Repeat nothing but the lines below running from the one containing "wail: wail word on concrete wall" to the one containing "The Words of". Keep both end lines.

#### THE INPUT ####

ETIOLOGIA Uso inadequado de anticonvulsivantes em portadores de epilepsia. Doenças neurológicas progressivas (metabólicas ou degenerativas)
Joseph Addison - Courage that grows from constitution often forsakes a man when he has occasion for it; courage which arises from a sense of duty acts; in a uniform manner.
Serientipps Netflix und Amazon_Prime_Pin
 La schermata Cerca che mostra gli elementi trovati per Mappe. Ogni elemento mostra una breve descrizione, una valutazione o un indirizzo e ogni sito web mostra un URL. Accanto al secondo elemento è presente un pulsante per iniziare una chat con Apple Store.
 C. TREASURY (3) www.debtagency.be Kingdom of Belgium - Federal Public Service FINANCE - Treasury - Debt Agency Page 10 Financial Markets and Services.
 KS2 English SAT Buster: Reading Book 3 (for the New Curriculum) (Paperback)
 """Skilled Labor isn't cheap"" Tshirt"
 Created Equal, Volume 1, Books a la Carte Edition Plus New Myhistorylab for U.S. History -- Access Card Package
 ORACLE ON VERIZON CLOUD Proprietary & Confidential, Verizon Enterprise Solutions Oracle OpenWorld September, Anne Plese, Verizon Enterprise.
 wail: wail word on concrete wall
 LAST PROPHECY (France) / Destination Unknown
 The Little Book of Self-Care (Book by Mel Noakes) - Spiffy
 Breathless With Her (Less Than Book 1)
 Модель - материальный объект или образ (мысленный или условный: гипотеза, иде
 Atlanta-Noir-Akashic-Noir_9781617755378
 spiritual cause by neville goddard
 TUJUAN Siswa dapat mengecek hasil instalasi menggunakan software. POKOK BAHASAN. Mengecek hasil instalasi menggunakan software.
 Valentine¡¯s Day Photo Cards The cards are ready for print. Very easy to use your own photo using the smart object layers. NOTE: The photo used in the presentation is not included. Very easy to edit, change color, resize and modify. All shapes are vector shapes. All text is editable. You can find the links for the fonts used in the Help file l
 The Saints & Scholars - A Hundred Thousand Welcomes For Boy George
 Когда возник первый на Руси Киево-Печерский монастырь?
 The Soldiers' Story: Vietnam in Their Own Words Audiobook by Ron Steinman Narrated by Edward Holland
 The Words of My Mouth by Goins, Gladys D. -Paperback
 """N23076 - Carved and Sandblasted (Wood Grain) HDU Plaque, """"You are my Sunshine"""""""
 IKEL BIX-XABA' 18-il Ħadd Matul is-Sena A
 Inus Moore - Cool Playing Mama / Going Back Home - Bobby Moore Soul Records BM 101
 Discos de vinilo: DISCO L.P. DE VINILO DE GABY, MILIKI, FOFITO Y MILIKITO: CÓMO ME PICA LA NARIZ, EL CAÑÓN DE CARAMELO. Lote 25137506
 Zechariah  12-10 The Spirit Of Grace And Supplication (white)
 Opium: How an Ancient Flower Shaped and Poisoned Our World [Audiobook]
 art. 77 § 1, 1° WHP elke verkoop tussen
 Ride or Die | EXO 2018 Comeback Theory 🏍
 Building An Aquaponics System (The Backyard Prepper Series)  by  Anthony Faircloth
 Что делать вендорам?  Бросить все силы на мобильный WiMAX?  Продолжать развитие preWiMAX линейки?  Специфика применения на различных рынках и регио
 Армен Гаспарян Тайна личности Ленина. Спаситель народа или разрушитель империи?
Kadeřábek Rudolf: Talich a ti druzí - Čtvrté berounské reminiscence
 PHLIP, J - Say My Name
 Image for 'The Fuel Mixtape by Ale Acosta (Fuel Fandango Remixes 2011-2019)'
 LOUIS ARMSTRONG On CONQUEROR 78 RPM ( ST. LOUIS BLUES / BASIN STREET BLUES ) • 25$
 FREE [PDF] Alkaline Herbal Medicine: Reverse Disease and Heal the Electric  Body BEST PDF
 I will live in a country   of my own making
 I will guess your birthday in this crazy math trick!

####

■ EXERCISE ANSWER:
 wail: wail word on concrete wall
 LAST PROPHECY (France) / Destination Unknown
 The Little Book of Self-Care (Book by Mel Noakes) - Spiffy
 Breathless With Her (Less Than Book 1)
 Модель - материальный объект или образ (мысленный или условный: гипотеза, иде
 Atlanta-Noir-Akashic-Noir_9781617755378
 spiritual cause by neville goddard
 TUJUAN Siswa dapat mengecek hasil instalasi menggunakan software. POKOK BAHASAN. Mengecek hasil instalasi menggunakan software.
 Valentine¡¯s Day Photo Cards The cards are ready for print. Very easy to use your own photo using the smart object layers. NOTE: The photo used in the presentation is not included. Very easy to edit, change color, resize and modify. All shapes are vector shapes. All text is editable. You can find the links for the fonts used in the Help file l
 The Saints & Scholars - A Hundred Thousand Welcomes For Boy George
 Когда возник первый на Руси Киево-Печерский монастырь?
 The Soldiers' Story: Vietnam in Their Own Words Audiobook by Ron Steinman Narrated by Edward Holland
 The Words of My Mouth by Goins, Gladys D. -Paperback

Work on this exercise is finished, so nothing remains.